Она долго неподвижно стояла, разглядывая голубые витражи и тончайшие узоры Голубой мечети.
— Не все сразу. Впереди еще древняя Айя-София с ее золотой мозаикой, а за ней огромная мечеть Сулеймание, — сказал я, беря ее под руку.
— Чудесные памятники… А теперь, Женя, обедать. Пока оставим памятники в покое. Нам нужно заняться делом… — закончила она.
***
Хотя Анна Александровна и сказала мне, что пора заняться делом, но проходили дни, а она ни словом не обмолвилась о том, что должен был делать я.
Мы гуляли по городу, побывали в порту Хайдарпаша, провели часа четыре в районе небольших пристаней между Бешикташем и Бебеком, где стояла часть прибывших пароходов с беженцами.
По настоянию Анны мы поехали к северу от города, в районы Тарабаня и Бейюкдере. Там были расположены итальянские, английские и греческие оккупационные власти, а также в великолепных особняках и виллах жили иностранные дипломаты и богатые буржуа.
Зачем ей надо было побывать в этих местах, я не знал, она молчала, а я не спрашивал ее.
И, хотя для всех мы были любящими мужем и женой, здесь, в Стамбуле, я еще острей чувствовал грань, разделявшую нас.
Анну Александровну теперь я видел редко, хотя мы и жили в одном номере, завтракали, а иногда даже и ужинали вместе. Порою моя «баронесса» исчезала на десять — двенадцать часов. Что она делала в это время, где бывала, с кем встречалась, я не ведал, хорошо зная, что нельзя вмешиваться в чужую жизнь. Чужую… Больно было сознавать, что это слово точно определяло наши отношения. Не раз я встречал на себе ее испытующий внимательно-настороженный взгляд. Было ясно — она изучает меня, что-то обдумывает и взвешивает, во что-то хочет посвятить и не решается сделать это.
Раза два-три я бывал в здании бывшего русского царского посольства, отведенного турецкими властями и союзным командованием Антанты под учреждения и общежитие белых беженцев.

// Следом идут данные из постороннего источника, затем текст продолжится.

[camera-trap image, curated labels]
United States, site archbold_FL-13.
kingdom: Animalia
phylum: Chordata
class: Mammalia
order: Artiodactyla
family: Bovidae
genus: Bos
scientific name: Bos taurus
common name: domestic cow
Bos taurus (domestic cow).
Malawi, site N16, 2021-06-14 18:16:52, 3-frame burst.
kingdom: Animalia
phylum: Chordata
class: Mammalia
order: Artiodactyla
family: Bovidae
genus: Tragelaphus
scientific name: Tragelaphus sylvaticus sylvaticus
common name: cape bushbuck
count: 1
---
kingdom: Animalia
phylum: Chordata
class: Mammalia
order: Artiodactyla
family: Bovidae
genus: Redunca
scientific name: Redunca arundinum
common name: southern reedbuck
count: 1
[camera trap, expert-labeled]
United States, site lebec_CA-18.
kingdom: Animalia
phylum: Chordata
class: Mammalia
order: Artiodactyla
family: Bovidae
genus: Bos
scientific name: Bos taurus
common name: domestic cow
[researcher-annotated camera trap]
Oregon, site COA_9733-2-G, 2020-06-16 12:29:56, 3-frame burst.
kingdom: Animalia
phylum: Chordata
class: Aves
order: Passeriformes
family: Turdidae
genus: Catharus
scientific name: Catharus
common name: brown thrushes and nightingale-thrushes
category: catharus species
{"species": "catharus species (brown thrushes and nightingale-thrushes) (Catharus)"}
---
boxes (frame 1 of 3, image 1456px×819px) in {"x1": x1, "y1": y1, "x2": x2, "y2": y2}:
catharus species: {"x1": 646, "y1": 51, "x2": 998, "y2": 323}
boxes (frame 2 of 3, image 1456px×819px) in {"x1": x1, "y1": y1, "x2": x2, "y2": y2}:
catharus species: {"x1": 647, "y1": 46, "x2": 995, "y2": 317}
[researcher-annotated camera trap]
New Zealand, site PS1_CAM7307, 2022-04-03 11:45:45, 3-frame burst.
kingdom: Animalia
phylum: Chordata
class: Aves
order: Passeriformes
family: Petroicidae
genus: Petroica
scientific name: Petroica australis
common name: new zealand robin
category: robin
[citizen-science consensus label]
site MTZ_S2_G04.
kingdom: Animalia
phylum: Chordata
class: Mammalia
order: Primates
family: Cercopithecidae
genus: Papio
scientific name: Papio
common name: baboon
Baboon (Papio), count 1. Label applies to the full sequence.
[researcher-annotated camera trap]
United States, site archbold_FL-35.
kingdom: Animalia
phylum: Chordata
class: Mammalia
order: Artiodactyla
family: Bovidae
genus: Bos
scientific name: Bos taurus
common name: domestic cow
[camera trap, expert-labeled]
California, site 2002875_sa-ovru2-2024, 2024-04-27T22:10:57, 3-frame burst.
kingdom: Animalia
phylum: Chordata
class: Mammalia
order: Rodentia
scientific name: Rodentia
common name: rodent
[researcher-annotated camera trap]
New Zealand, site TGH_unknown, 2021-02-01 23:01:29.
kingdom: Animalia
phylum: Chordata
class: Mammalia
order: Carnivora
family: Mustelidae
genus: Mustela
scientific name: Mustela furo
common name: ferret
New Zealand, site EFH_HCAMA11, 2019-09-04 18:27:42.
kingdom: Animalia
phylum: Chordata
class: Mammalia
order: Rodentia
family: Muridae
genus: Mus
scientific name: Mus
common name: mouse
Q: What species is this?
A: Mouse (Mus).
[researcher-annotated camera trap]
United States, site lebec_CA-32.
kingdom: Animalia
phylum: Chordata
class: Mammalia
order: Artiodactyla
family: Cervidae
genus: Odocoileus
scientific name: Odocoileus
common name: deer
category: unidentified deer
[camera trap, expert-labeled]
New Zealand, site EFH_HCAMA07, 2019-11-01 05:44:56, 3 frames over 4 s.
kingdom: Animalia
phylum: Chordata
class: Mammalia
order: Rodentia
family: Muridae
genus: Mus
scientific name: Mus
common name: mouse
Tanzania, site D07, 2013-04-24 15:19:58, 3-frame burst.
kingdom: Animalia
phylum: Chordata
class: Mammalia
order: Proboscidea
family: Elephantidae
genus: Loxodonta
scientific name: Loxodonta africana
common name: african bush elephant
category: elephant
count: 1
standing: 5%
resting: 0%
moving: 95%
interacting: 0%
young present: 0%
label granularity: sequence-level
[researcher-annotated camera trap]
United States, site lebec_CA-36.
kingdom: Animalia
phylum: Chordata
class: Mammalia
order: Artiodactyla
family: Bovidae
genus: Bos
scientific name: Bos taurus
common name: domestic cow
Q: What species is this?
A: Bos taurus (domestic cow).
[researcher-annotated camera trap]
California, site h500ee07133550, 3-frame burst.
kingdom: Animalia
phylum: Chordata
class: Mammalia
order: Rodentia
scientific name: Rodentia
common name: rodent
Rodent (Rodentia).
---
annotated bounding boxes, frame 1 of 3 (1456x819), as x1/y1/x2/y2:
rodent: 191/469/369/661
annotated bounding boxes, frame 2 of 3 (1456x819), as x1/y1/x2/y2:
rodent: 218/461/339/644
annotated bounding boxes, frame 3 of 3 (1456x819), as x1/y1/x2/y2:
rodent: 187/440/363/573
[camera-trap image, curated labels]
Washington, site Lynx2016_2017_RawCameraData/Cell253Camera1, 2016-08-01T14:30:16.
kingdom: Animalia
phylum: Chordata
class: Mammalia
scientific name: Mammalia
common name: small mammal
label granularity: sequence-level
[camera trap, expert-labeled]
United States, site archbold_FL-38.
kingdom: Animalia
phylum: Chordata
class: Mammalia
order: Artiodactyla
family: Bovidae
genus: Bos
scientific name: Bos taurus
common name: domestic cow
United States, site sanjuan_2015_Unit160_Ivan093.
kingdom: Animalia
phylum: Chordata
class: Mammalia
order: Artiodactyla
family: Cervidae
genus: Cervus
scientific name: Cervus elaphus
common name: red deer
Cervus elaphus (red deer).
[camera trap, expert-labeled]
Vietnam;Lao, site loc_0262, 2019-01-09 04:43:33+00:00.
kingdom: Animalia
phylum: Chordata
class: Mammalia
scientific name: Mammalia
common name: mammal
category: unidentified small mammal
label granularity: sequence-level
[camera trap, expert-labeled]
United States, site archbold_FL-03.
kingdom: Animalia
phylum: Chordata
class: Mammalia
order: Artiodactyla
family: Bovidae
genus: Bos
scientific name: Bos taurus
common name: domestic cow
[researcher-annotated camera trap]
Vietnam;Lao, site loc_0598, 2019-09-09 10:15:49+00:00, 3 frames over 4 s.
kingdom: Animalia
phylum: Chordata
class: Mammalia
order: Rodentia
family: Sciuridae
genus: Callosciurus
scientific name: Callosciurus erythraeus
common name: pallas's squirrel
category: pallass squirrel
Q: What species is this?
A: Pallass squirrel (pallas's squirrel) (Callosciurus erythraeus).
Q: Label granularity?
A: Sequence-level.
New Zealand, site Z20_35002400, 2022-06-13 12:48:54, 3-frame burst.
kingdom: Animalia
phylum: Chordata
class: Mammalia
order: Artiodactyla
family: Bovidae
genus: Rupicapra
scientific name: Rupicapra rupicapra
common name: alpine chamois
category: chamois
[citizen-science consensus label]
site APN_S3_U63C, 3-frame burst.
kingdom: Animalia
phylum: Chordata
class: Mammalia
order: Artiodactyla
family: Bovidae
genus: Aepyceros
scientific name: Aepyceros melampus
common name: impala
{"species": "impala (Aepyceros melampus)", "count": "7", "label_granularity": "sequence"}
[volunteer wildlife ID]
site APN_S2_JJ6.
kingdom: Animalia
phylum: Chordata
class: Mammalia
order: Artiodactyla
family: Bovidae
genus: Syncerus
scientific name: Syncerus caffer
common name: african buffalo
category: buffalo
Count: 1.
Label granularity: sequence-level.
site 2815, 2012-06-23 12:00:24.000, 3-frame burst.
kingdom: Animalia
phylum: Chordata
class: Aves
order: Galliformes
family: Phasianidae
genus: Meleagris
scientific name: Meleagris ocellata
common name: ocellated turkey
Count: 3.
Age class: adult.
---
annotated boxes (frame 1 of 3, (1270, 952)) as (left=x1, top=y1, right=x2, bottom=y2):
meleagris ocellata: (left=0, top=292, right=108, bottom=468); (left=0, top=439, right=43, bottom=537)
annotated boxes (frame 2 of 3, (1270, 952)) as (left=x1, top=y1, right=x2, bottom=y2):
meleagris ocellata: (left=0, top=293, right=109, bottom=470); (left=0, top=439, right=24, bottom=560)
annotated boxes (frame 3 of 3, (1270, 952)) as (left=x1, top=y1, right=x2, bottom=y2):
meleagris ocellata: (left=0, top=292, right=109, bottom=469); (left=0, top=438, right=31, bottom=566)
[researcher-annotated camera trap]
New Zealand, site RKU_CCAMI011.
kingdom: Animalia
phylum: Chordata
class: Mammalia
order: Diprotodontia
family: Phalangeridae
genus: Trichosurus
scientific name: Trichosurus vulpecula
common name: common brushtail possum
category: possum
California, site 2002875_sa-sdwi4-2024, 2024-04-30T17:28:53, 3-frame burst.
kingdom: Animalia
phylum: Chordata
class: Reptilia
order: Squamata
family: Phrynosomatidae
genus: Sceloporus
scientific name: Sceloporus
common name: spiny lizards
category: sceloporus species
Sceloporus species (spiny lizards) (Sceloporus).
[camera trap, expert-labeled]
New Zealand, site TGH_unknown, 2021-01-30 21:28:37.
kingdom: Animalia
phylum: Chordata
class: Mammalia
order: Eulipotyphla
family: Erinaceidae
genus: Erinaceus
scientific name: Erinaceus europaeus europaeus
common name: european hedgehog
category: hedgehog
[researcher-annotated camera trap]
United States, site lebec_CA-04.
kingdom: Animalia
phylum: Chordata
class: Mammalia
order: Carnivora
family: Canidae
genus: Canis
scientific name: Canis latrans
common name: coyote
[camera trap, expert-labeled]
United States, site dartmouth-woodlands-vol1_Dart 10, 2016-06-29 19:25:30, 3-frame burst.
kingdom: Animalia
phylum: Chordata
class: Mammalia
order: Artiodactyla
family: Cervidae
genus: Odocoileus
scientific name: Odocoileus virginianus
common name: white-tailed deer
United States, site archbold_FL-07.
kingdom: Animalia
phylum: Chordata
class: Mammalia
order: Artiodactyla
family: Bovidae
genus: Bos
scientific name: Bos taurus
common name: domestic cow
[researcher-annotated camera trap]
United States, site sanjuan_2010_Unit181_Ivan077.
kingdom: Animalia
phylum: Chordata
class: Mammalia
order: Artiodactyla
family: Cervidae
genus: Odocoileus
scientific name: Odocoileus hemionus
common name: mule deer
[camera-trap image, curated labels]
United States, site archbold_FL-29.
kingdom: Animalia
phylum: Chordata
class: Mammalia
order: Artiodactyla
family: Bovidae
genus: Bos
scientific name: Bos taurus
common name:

Наконец я зашел к генералу, теперь уже с полным основанием можно было добавить — «бывшему генералу», Артифексову, который удачно лавировал между яхтой «Лукулл», являвшейся ставкой Врангеля, пароходом «Великий князь Александр Михайлович», на котором расположился Шатилов и штаб армии, и зданием царского посольства, в котором вместе с другими беженцами временно проживал сам Артифексов.
Сделал я это по настойчивой просьбе Анны Александровны, чтобы, так сказать, выразить ему свою симпатию и участие. Признаюсь, меня очень удивила эта настойчивая, похожая на требование просьба Анны Александровны, а особенно ее как бы вскользь брошенная фраза:
— Женя, в первой комнате перед спальней генерала, слева от двери, стоит несгораемый шкаф, черный, с медными полосами по краям. Возле дверей — часовой. Обратите внимание, — она повторила, — внимание специалиста на этот сейф…
Я молча кивнул головой. Но что находилось в сейфе, что интересовало ее? Конечно, не деньги. Теперь только я понял ее слова, сказанные в Крыму: «Возьмите с собой ваши инструменты… а потом, когда они уже не будут нужны, мы утопим их в Босфоре…»
— Хорошо, я сегодня же буду у генерала!
— Вы умница, Женя! А сейчас, дорогой муж, я ухожу по делам, буду поздно, очень, очень поздно… А вы внимательно ознакомьтесь с расположением квартиры Артифексова.
Она ушла, я молча курил одну сигарету за другой, стараясь понять истинную суть дела.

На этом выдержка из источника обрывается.